Finalmente, otro factor que les ofrece confianza a las autoridades chinas es la capacidad de trabajo (y de sacrificio) de su población. Cualquier extranjero que visite o viva en este país lo percibe. La ambición y el hambre por mejorar son impresionantes. Jack Ma, el presidente de Alibaba, suele comentar en sus intervenciones públicas que espera que sus empleados trabajen bajo la fórmula: 9-9-6. Es decir, empezar a las 9 de la mañana, acabar a las 9 de la noche y trabajar 6 días de la semana. Según parece, el Gobierno chino también está promoviendo esta misma fórmula entre sus empleados. Teniendo en cuenta que el Estado domina directamente cerca del 50% del PIB chino y que tiene algo o mucha influencia en el otro 50%, queda claro que EEUU se enfrenta a un hueso duro. Tanto que el Gobierno chino incluso se está planteando aumentar los días de vacaciones “obligatorios” para promover el consumo y así la actividad económica si fuese necesario.

China, luego, vive en un cierto estado de urgencia.
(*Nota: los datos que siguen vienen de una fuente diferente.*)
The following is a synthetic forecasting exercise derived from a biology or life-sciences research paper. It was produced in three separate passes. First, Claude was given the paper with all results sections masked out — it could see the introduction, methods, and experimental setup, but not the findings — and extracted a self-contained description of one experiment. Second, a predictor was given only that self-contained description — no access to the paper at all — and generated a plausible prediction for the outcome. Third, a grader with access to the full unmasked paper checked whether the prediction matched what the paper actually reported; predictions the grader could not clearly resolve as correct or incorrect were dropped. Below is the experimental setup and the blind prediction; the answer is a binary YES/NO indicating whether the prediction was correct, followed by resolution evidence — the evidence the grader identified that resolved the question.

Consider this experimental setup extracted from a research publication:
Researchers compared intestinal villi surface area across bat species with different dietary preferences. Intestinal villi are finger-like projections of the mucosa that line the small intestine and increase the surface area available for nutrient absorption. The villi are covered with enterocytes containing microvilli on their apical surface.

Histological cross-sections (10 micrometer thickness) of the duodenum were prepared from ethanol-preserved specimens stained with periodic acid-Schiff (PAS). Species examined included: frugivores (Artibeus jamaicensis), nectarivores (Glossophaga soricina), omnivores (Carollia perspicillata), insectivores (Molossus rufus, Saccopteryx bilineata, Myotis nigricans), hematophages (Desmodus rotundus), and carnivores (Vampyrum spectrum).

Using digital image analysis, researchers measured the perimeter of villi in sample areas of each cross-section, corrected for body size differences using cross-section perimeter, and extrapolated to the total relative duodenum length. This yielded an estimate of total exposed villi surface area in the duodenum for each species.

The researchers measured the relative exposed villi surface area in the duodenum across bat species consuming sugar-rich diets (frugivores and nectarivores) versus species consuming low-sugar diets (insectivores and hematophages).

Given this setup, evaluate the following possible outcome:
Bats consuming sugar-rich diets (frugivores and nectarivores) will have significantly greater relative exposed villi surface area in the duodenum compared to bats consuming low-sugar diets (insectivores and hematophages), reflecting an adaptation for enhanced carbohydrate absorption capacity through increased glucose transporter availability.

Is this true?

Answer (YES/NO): YES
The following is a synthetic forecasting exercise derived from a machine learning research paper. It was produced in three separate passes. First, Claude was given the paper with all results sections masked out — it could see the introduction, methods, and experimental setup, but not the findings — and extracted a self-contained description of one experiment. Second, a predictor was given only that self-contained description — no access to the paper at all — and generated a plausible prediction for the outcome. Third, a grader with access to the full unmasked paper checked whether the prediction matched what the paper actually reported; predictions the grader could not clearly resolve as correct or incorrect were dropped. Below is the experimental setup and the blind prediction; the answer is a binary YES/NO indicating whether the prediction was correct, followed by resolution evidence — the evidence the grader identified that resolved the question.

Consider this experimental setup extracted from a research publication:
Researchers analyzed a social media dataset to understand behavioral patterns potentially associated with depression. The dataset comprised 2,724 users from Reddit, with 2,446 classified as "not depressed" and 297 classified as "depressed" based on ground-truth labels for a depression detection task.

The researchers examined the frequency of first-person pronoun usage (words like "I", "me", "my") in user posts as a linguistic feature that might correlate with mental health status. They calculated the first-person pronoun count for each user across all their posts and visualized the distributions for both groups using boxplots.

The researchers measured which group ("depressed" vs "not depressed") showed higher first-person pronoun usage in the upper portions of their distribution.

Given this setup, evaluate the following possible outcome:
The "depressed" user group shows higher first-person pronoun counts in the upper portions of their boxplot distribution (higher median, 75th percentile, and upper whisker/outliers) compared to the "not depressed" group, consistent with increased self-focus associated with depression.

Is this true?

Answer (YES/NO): NO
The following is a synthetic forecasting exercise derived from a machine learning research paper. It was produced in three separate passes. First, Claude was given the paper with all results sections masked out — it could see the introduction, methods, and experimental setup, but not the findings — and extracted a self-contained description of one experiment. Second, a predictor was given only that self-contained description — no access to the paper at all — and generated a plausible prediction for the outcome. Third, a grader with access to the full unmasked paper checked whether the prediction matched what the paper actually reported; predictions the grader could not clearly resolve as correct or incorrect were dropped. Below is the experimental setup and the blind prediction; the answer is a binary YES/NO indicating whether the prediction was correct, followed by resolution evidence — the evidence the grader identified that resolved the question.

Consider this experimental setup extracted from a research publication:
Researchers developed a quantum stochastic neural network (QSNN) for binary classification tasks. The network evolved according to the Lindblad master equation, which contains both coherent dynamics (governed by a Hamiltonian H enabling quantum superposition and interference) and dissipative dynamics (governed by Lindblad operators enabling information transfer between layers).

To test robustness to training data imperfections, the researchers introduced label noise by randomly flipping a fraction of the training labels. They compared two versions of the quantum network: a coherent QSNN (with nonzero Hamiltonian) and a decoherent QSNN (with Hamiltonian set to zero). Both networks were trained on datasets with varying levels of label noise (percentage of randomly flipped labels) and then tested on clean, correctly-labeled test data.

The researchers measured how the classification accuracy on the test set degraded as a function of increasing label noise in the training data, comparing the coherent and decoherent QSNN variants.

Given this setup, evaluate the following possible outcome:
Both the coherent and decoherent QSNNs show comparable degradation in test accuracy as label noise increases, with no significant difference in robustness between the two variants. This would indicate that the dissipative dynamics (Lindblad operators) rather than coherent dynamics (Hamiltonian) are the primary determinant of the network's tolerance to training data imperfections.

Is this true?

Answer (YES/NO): NO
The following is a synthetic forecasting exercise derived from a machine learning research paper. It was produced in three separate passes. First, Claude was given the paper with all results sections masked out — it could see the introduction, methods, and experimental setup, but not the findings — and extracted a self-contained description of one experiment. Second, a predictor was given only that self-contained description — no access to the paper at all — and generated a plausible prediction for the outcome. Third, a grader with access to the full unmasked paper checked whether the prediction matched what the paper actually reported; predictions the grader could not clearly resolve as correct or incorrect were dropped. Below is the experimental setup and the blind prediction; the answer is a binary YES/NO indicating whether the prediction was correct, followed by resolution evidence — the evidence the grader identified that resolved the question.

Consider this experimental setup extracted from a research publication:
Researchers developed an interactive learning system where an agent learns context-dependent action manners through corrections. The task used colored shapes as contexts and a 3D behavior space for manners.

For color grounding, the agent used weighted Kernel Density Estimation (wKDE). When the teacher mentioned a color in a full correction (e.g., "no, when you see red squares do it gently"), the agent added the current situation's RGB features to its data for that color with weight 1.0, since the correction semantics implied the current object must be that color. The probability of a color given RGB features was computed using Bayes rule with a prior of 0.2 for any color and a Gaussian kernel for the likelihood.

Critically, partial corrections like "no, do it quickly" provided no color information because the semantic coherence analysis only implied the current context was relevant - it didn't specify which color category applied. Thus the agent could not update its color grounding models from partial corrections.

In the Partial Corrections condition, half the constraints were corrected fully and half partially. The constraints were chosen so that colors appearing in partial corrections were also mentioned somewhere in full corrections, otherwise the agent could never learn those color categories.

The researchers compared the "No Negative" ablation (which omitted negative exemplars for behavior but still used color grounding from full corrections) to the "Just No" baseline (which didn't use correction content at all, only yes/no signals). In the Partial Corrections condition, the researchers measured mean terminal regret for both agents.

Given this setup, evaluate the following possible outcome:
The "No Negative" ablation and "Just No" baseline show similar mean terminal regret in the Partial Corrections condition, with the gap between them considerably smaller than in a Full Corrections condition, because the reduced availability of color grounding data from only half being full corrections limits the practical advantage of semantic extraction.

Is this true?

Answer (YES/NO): NO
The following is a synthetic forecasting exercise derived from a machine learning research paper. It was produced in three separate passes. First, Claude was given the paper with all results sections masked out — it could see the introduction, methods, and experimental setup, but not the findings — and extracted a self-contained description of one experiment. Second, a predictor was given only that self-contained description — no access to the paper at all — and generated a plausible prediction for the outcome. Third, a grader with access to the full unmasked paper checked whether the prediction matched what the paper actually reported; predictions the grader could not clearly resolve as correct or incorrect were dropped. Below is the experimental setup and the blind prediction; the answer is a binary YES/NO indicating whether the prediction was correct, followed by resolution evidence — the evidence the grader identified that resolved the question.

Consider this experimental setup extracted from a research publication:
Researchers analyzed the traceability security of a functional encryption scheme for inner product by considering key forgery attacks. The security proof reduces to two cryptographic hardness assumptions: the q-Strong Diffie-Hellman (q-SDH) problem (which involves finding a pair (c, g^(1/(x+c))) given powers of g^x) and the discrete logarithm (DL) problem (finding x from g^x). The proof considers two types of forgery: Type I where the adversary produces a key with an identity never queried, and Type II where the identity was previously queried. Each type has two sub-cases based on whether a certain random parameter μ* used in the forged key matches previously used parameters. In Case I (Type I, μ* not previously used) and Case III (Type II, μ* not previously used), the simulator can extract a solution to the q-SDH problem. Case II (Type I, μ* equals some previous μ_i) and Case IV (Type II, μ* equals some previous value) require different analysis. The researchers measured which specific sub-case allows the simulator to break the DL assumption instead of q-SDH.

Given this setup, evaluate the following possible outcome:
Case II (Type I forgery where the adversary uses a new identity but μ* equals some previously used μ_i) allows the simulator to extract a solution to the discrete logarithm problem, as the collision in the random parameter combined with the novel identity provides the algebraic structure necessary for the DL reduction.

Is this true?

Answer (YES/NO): YES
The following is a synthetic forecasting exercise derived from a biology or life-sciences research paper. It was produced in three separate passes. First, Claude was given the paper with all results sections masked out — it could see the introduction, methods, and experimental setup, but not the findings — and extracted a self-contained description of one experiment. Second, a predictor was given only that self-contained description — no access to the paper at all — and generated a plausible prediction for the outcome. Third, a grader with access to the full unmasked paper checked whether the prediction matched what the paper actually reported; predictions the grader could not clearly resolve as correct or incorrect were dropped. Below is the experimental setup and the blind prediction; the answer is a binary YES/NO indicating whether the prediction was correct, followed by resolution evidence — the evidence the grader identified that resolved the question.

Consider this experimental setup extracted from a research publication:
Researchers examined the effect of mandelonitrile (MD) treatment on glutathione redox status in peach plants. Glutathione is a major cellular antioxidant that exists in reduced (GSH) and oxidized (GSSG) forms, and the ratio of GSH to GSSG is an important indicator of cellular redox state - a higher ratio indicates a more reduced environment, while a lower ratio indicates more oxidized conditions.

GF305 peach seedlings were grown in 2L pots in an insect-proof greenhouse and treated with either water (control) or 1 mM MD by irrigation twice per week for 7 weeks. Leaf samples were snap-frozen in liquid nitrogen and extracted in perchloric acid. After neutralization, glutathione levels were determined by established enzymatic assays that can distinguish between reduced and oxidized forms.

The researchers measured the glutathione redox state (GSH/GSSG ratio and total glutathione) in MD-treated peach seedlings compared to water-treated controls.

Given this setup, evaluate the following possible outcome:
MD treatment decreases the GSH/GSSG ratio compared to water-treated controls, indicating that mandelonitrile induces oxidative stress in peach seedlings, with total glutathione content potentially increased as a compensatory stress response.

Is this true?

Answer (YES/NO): NO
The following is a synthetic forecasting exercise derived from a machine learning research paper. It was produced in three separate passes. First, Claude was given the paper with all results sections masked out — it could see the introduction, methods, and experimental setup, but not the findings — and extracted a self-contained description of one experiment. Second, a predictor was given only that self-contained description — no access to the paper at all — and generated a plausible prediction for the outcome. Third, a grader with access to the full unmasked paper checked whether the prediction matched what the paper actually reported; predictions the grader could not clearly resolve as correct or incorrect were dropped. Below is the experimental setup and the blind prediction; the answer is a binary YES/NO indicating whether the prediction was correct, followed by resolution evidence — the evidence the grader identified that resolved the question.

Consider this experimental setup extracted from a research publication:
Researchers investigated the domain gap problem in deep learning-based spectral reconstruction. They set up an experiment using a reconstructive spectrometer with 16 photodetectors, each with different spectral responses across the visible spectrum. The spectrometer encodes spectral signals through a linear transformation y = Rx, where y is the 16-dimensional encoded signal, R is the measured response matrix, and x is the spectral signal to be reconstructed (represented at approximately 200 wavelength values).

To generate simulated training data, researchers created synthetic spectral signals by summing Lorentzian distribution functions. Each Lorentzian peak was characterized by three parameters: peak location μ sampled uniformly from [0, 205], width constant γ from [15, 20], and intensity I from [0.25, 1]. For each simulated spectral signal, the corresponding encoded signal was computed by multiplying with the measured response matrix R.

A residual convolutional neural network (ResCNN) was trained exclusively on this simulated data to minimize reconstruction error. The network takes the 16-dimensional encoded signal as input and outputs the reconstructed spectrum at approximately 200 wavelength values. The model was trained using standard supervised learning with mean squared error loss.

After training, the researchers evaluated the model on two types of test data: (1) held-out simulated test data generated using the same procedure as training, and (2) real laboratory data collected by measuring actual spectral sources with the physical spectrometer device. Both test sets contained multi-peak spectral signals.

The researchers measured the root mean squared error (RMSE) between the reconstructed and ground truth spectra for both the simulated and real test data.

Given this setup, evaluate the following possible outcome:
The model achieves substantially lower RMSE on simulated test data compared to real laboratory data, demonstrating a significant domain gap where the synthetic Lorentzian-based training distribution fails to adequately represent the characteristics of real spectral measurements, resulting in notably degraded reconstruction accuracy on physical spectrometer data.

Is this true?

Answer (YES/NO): YES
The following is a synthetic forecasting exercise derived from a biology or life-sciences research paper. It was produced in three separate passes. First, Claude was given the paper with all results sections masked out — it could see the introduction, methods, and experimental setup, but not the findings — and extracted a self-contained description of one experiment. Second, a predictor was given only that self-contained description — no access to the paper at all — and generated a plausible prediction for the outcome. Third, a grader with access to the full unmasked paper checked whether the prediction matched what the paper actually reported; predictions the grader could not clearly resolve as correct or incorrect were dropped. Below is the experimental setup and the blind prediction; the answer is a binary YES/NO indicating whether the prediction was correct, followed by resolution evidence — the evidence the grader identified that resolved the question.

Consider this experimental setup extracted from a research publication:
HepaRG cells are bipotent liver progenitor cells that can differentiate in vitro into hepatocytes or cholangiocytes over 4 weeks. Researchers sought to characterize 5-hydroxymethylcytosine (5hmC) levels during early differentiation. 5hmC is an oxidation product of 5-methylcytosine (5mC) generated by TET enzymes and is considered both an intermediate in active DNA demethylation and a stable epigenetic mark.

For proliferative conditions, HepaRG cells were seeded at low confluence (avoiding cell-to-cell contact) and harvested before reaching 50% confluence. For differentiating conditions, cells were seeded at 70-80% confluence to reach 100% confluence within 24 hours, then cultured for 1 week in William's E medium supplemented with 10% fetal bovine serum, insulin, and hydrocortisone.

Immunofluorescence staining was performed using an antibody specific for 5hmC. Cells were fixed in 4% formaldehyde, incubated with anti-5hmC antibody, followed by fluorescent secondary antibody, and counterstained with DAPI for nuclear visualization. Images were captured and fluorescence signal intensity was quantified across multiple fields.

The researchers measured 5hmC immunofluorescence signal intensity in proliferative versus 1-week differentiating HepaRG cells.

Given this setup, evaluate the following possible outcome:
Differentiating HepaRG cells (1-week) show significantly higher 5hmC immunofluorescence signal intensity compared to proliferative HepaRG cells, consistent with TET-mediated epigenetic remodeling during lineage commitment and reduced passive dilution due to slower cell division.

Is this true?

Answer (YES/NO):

Hace un año había dos grupos de opinión entre las élites. Los que pensaban que había que ceder ante las presiones de Trump y los que se oponían. Hoy esos dos campos están de acuerdo en que no se puede ceder, y se han dividido en otros dos grupos. Los que piensan que lo mejor para enfrentarse a EEUU es hacer reformas domésticas y estimular la innovación del mercado y el consumo interno para estar más protegidos y los que creen que la mejor defensa es apostar por el modelo chino de capitalismo de estado, reforzar el sector público y depender lo mínimo posible del exterior. Ambos están cada vez más convencidos que el mundo se va a dividir en un hemisferio norte, liderado por EEUU, y un hemisferio sur, donde China tiene cada vez más influencia. Bienvenidos al eterno retorno de la geopolítica.